Then Donny said, 'You can re-tune the radio if you want. It's in my hat. I bet you wondered where the music was coming from.' He chuckled. 'A radio in a hat. My daughter got me this. Sid's mum. It was a joke present, I don't imagine she thought I'd wear it. But I do. Come on, you tune it in. The tuning knob's here,' he tapped the side. Damien said he was happy with the station as it was, but Donny shook his head. 'No, no, no. You're young, put something else on. Whatever you want. You've got ten minutes before your shift starts. Enjoy yourself.'
So Damien began to turn the knob on Donny's hat. The speaker whistled, squealed, spat static, hissed at him, but no other station could be found. Fuzzy voices drifted past below the crackle, but he couldn't catch them, couldn't get just the right notch on the dial. Up close he could smell Donny's breath - tobacco, tuna fish, foul tomato wine - and he wanted to move away as quickly as he could.
'I can't,' Damien said. 'You'll have to do it.'
'Ok, Ok,' Donny said, 'Sit down. What I've really asked you here for is about your work in the toilets. This is a piece of card onto which I have sellotaped an object. The item was found,' he paused and levelled his face at Damien's, 'on one of your toilet seats.'
Suddenly they were Damien's toilet seats.
'What do you think it is?'
'I think it's a hair.'
'It is a hair. And what sort of hair do you think it would be on a toilet seat?'

'Well, Donny, you know, there's bound to be the odd one. Toilets aren't really my thing, I think I'd be better off doing the office. My skin, you see. Remember I told you about my skin?'
Donny took a sip from his jam jar and Damien did too and they both looked at the hair sellotaped to the card.
'What are you doing to do with it?' Damien wondered whether it would be filed as part of his personnel record. But Donny picked it up and flipped it over his shoulder. 'You have my full respect as a professional,' Donny said. 'I didn't find that hair on one of your toilet seats. It's one of mine. It was a test, to see whether you would lie. But you didn't. You admitted that you weren't perfect and agreed that it could have been there, that you could have missed it, and that's good. I like a man who recognises his own imperfections. I'll tell you what I'll do for you. From tomorrow night you can do the office, OK? Dawn will go back to toilets. She likes 'em anyway, and she's good at it. Damn good.'

To clean his own office. This was what Damien had been waiting for. The next evening, as he applied his beard glue and polished his oval reactalites, he felt a quiver of excitement. For the first time he would be somebody else.
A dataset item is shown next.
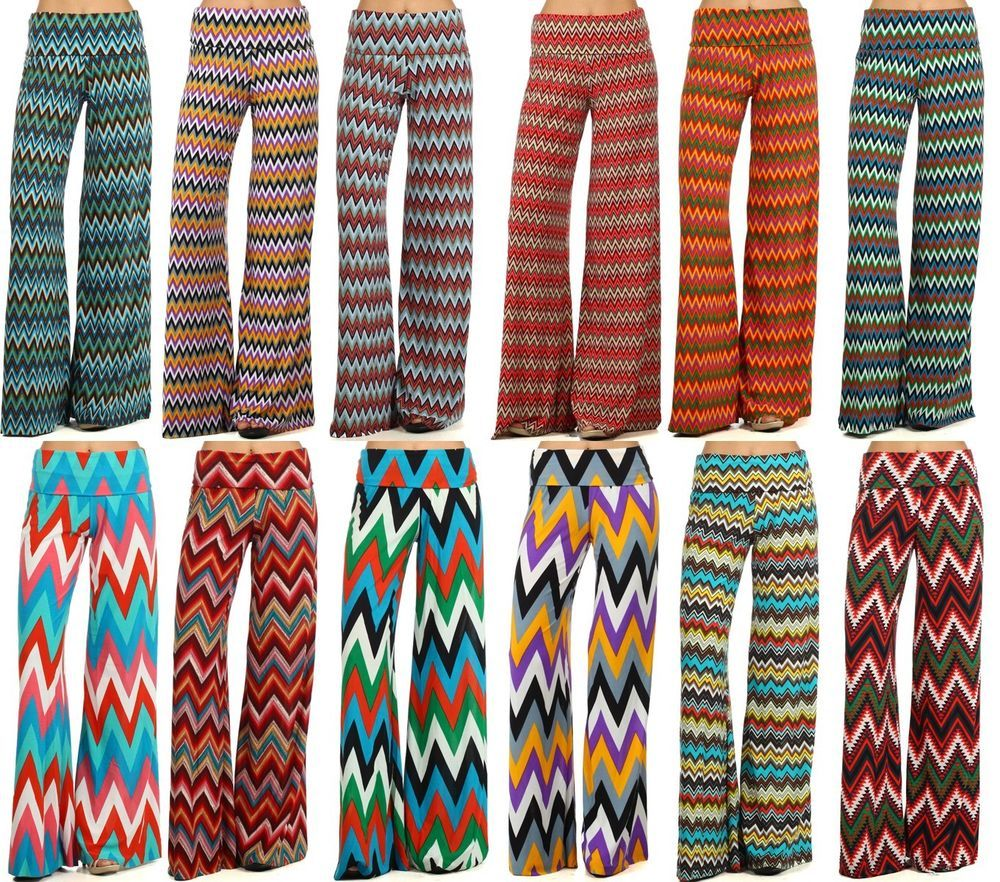 N21 WOMAN'S Sexy Trendy High Waist Wide Leg CHEVRON ZIGZAG PALAZZO PANTS 1339A  #MG #DressPants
He would hear what Emma said about him when he wasn't there.
It was strange to see his own desk from a new perspective. It looked dirtier than he'd expected. Why had he left it so untidy? Case files all over, some gaping open, innards disgorged, revealing confidential case information for anyone to read. How was he expected to clean a desk in this state? How thoughtless the daytime Damien was. There was even a half drunk cup of coffee he hadn't bothered to take into the kitchen. It would be he, the evening Damien, who would make this trip, tip the fermenting contents into the sink, rinse the cup and place it in the dish washer. How difficult would it have been for the day time Damien to have done this? Not very difficult at all. There were scraps of paper on the floor that had missed the bin and here was a chewing gun wrapper that he'd just left sitting on the desk. What a slob. Damien was learning so much about himself already. He looked at the way the daytime Damien had personalised his desk; the postcard from Blackpool he'd thought so ironic looked, from this new vantage point, like a clumsy advertisement for a quirky personality, an attribute that, in honesty, Damien did not possess. And the gig tickets he'd stuck up as proof of an active social life had become more crinkly and faded than he'd realised. Damien moved a few things about and dragged a cloth up and down listening to the conversation Emma was having with Rebecca.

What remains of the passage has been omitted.